Considerações Finais


Para o filósofo Jean-Jacques Rousseau a civilização, ou pelo menos o mundo civilizado tal como constituído, levam o homem à uma uniformidade artificial de comportamento levando-os a ignorar os deveres humanos e suas necessidades naturais.

Tais necessidades resumem todas as ações e comportamentos que garantem a preservação da raça humana. Se há a desigualdade, a fome, a miséria, as doenças, isto significa que o individualismo está sendo demasiadamente valorizado em detrimento dos reais deveres humanos e das necessidades coletivas.

O pensamento de Rousseau combate os abusos da sociedade civilizada repudiando a “perda da consciência conduzida pelo refinamento das mentiras convencionais” e a submissão das ciências e das artes aos “caprichos frívolos das modas passageiras”, valorizando também os avanços e as conquistas reais do intelecto humano na ação de resolver seus problemas no seu sentido coletivo.

Rousseau ainda afirmava que há uma diferença entre a “vontade de todos” e a “vontade geral”. A primeira atende aos interesses particulares com maior representatividade, a segunda atende aos interesses comuns. Aquela pode ser manipulada para atender interesses de uma minoria, enquanto que esta “é dirigida para o bem comum”.

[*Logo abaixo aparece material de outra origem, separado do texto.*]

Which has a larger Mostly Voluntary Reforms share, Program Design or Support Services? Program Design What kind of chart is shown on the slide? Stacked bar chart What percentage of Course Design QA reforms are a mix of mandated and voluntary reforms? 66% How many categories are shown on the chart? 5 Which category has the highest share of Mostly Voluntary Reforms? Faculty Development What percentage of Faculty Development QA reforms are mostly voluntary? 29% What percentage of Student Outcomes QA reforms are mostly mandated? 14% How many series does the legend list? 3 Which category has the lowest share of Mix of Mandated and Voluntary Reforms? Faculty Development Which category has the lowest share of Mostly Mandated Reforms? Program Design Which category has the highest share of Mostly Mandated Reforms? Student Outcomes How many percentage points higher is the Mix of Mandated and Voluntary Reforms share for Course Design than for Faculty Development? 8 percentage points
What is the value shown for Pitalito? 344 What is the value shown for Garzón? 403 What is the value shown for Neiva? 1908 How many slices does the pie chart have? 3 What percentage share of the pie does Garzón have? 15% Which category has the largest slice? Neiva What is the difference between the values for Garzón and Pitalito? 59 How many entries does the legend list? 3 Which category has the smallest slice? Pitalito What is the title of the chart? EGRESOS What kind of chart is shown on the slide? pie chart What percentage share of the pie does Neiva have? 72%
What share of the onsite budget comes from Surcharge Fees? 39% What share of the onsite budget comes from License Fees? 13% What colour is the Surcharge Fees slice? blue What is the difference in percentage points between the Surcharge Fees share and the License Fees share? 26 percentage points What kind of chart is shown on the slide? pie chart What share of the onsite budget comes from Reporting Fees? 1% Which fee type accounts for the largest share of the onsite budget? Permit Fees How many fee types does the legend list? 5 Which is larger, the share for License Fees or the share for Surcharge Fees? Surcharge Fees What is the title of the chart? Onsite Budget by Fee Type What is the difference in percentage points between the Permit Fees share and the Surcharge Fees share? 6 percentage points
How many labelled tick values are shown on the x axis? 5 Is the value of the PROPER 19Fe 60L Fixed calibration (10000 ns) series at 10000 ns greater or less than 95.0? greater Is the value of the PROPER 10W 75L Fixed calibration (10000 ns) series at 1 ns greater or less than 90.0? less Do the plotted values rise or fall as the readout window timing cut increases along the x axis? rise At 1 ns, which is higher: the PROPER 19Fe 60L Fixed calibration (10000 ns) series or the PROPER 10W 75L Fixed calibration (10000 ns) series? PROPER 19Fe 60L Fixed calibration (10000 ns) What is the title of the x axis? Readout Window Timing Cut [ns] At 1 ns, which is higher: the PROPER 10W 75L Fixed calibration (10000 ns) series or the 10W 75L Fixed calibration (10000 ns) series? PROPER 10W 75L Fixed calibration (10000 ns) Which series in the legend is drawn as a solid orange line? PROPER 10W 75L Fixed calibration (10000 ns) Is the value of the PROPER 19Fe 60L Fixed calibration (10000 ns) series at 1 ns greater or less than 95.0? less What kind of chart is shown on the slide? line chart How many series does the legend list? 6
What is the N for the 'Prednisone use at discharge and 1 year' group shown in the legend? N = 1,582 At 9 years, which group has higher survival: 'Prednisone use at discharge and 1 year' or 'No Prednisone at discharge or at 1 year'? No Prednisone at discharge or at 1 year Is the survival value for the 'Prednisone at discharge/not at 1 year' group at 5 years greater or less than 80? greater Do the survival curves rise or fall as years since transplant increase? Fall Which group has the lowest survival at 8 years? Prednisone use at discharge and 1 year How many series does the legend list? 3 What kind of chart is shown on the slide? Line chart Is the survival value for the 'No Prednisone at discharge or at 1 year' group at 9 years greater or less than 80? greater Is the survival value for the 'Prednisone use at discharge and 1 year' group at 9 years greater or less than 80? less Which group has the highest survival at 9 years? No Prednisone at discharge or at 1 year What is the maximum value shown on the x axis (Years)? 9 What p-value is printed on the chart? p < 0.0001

O filósofo de Genebra acreditava que o indivíduo agindo não como um ser isolado mas como parte de um todo, pode vivenciar um verdadeira experiência social de fraternidade e igualdade. Tudo isso é possível pois o homem é possuidor da razão e assim, pode escolher seu caminho.

Leitura recomendada

ROUSSEAU, Jean-Jacques. Discurso sobre a origem e os fundamentos da desigualdade entre os homens. Coleção Os Pensadores. São Paulo: Abril Cultural, 1978.

ROUSSEAU, Jean-Jacques. Do contrato social. Coleção Os Pensadores. São Paulo: Abril Cultural, 1978.

SACHS, Jeffrey D. O fim da pobreza - Como acabar com a miséria mundial nos próximos 20 anos. São Paulo: Companhia das Letras, 2005.

Atualidades Vestibular 2006. Almanaque Abril.